(Spatial reasoning question listing)
......
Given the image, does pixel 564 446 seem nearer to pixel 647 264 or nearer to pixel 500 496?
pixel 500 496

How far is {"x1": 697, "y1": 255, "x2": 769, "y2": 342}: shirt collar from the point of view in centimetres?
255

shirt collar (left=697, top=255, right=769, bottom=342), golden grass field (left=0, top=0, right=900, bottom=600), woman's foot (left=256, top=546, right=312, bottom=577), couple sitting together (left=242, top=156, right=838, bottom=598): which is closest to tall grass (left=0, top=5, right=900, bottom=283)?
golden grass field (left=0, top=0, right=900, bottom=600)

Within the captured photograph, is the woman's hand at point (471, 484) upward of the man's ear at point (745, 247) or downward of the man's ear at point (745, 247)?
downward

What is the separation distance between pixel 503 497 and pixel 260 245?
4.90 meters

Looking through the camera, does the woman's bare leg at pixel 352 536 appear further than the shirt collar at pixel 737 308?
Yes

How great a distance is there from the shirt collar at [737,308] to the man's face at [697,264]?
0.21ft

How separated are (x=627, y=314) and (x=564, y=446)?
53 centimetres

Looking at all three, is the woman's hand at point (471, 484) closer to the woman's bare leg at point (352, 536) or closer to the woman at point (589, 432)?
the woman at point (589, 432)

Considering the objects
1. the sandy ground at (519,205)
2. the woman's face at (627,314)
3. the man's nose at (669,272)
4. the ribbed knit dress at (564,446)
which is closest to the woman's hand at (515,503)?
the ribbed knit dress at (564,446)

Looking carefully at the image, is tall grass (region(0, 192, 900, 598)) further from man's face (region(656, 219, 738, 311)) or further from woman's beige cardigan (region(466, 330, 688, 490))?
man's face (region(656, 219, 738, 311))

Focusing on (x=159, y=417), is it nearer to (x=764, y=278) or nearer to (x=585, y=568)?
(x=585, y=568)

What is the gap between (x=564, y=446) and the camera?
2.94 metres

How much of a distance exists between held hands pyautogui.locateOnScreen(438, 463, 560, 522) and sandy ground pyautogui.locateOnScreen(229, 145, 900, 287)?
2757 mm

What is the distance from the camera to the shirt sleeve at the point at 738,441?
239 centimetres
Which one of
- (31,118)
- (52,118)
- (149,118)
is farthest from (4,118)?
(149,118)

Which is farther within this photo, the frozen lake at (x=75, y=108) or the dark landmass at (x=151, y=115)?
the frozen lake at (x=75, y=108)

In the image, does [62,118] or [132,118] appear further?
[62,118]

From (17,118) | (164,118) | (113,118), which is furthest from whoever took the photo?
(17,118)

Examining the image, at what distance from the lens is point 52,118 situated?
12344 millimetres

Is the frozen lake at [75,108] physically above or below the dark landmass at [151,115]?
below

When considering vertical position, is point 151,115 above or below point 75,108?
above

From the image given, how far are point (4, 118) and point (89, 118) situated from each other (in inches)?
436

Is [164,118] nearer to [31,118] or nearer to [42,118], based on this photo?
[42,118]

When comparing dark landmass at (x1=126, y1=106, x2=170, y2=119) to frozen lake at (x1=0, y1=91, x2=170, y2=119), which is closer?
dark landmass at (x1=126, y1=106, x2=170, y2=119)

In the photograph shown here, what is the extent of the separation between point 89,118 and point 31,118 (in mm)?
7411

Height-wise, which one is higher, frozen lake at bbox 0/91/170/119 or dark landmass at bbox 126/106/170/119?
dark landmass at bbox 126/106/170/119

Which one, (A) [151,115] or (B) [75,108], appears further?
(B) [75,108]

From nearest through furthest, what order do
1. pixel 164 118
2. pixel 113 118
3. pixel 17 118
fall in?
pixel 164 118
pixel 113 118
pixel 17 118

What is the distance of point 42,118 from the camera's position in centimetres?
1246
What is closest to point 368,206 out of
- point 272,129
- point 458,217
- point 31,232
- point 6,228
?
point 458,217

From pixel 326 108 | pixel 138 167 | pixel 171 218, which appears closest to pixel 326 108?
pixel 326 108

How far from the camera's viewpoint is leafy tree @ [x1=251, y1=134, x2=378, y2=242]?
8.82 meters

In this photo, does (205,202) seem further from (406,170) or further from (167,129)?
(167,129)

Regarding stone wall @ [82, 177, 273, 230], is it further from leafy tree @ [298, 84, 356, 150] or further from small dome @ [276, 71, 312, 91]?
......
Render every line of the listing above as a numbered list, omitting the blank lines.

1. Given the image, does pixel 564 446 seem nearer to pixel 647 264 or nearer to pixel 500 496?
2. pixel 500 496
3. How far is {"x1": 697, "y1": 255, "x2": 769, "y2": 342}: shirt collar from the point of view in centimetres?
4. 255
5. shirt collar (left=697, top=255, right=769, bottom=342), golden grass field (left=0, top=0, right=900, bottom=600), woman's foot (left=256, top=546, right=312, bottom=577), couple sitting together (left=242, top=156, right=838, bottom=598): which is closest to tall grass (left=0, top=5, right=900, bottom=283)?
6. golden grass field (left=0, top=0, right=900, bottom=600)
7. Within the captured photograph, is the woman's hand at point (471, 484) upward of the man's ear at point (745, 247) or downward of the man's ear at point (745, 247)?
8. downward
9. What is the separation distance between pixel 503 497 and pixel 260 245?
10. 4.90 meters
11. Looking through the camera, does the woman's bare leg at pixel 352 536 appear further than the shirt collar at pixel 737 308?
12. Yes
13. How great a distance is there from the shirt collar at [737,308] to the man's face at [697,264]?
14. 0.21ft
15. How separated are (x=627, y=314) and (x=564, y=446)?
16. 53 centimetres
17. Looking at all three, is the woman's hand at point (471, 484) closer to the woman's bare leg at point (352, 536) or closer to the woman at point (589, 432)?
18. the woman at point (589, 432)
19. Considering the objects
20. 1. the sandy ground at (519,205)
21. 2. the woman's face at (627,314)
22. 3. the man's nose at (669,272)
23. 4. the ribbed knit dress at (564,446)
24. which is closest to the woman's hand at (515,503)?
25. the ribbed knit dress at (564,446)
26. Looking carefully at the image, is tall grass (region(0, 192, 900, 598)) further from man's face (region(656, 219, 738, 311)) or further from woman's beige cardigan (region(466, 330, 688, 490))?
27. man's face (region(656, 219, 738, 311))
28. Focusing on (x=159, y=417), is it nearer to (x=764, y=278) or nearer to (x=585, y=568)?
29. (x=585, y=568)
30. What is the gap between (x=564, y=446) and the camera?
31. 2.94 metres
32. How much of a distance exists between held hands pyautogui.locateOnScreen(438, 463, 560, 522) and sandy ground pyautogui.locateOnScreen(229, 145, 900, 287)?
33. 2757 mm
34. What is the distance from the camera to the shirt sleeve at the point at 738,441?
35. 239 centimetres
36. Which one of
37. - (31,118)
38. - (52,118)
39. - (149,118)
40. is farthest from (4,118)?
41. (149,118)
42. Which is farther within this photo, the frozen lake at (x=75, y=108) or the dark landmass at (x=151, y=115)?
43. the frozen lake at (x=75, y=108)
44. In the image, does [62,118] or [132,118] appear further?
45. [62,118]
46. From (17,118) | (164,118) | (113,118), which is furthest from whoever took the photo?
47. (17,118)
48. Examining the image, at what distance from the lens is point 52,118 situated?
49. 12344 millimetres
50. Is the frozen lake at [75,108] physically above or below the dark landmass at [151,115]?
51. below
52. When considering vertical position, is point 151,115 above or below point 75,108?
53. above
54. From the image given, how far are point (4, 118) and point (89, 118) situated from each other (in inches)?
55. 436
56. Is [164,118] nearer to [31,118] or nearer to [42,118], based on this photo?
57. [42,118]
58. When comparing dark landmass at (x1=126, y1=106, x2=170, y2=119) to frozen lake at (x1=0, y1=91, x2=170, y2=119), which is closer?
59. dark landmass at (x1=126, y1=106, x2=170, y2=119)
60. In the photograph shown here, what is the extent of the separation between point 89,118 and point 31,118 (in mm)?
61. 7411
62. Height-wise, which one is higher, frozen lake at bbox 0/91/170/119 or dark landmass at bbox 126/106/170/119?
63. dark landmass at bbox 126/106/170/119
64. Which one, (A) [151,115] or (B) [75,108], appears further?
65. (B) [75,108]
66. From nearest through furthest, what order do
67. 1. pixel 164 118
68. 2. pixel 113 118
69. 3. pixel 17 118
70. fall in?
71. pixel 164 118
72. pixel 113 118
73. pixel 17 118
74. What is the distance of point 42,118 from the camera's position in centimetres?
75. 1246
76. What is closest to point 368,206 out of
77. - point 272,129
78. - point 458,217
79. - point 31,232
80. - point 6,228
81. ?
82. point 458,217
83. From pixel 326 108 | pixel 138 167 | pixel 171 218, which appears closest to pixel 326 108?
84. pixel 326 108
85. How far from the camera's viewpoint is leafy tree @ [x1=251, y1=134, x2=378, y2=242]?
86. 8.82 meters
87. In this photo, does (205,202) seem further from (406,170) or further from (167,129)?
88. (167,129)
89. Regarding stone wall @ [82, 177, 273, 230], is it further from leafy tree @ [298, 84, 356, 150] or further from small dome @ [276, 71, 312, 91]?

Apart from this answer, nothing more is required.